Grasso, Greenberg, and Weill all claim that, like Hamlet’s father, someone poured poison into their ears while they slept. The evidence of that is either lost or hidden.

In the current crisis, many of he usual suspects have no power to sit at the table when the trouble rains down. Thain, head of Merrill Lynch (MER) and former CEO of NYSE, probably wishes he had never left as co-president of Goldman Sachs (GS). Merrill has been emasculated by losses. John Mack, who has run every large investment bank in the world, now keeps bodyguards so the Morgan Stanley shareholders will not not tar and feather him.
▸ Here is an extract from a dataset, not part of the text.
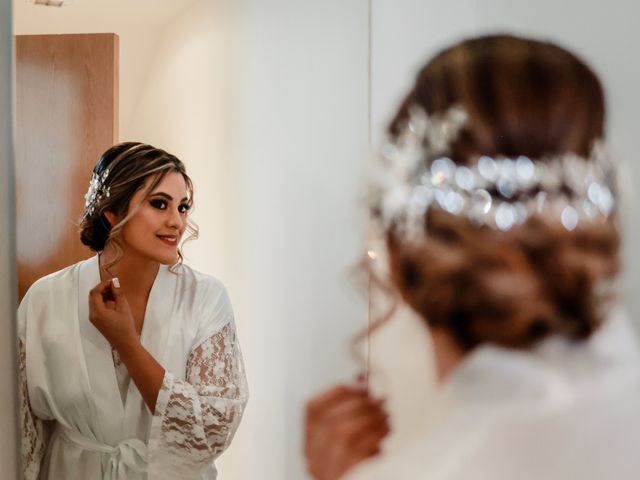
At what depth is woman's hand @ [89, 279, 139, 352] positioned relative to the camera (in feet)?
3.84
The house of Morgan has lost its teeth. At Citi, Weill’s creation, the talk of survival mixes with discussions of breaking the firm into pieces. Just yesterday, John Reed, who helped create Citi a decade ago, said the whole thing was a bad idea.

The government, now run, at least on the financial side by new men, Bernanke and Paulson, has turned to what is left of the better banks and investment houses. Paulson looks to his old home, Goldman Sachs, for aid. James Dimon at the head of JP Morgan was begot by Weill and then sacrificed when Citi was created. He as a healthy balance sheet and a score to settle.
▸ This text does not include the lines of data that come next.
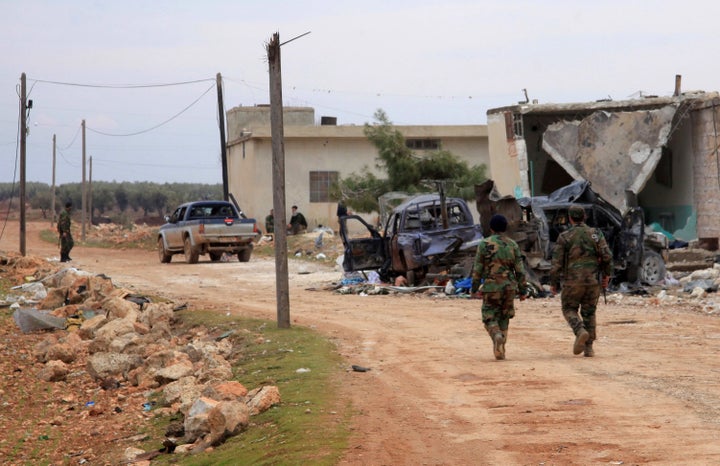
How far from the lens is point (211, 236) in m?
30.6

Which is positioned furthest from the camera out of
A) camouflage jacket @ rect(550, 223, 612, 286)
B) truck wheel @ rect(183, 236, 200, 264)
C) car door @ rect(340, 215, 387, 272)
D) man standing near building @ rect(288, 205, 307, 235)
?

The Buddha-like figure at the center of much of the rescue of Wall St. is Lloyd Blankfein. He has only been CEO of Goldman for a short time. During that period his traders bet that mortgage-back securities would fall apart and made billions of dollars on that bet. This happened at about the same time his sales force was marketing the ill-fated subprime derivatives to customers. Goldman also helped sink Bear Stearns by indicating that it was not confident in doing business with the troubled brokerage. Blankfein is rarely visible and may only come out at night.

For better or worse all of the most troubling aspects of the financial markets will have to be run by Bernanke, Paulson, Dimon, and Blankfein. The first two have the power of the purse-strings. The other two have the only big financial company balance sheets that the Fed and Treasury trust.

In a storm, that is not many people to row the boat.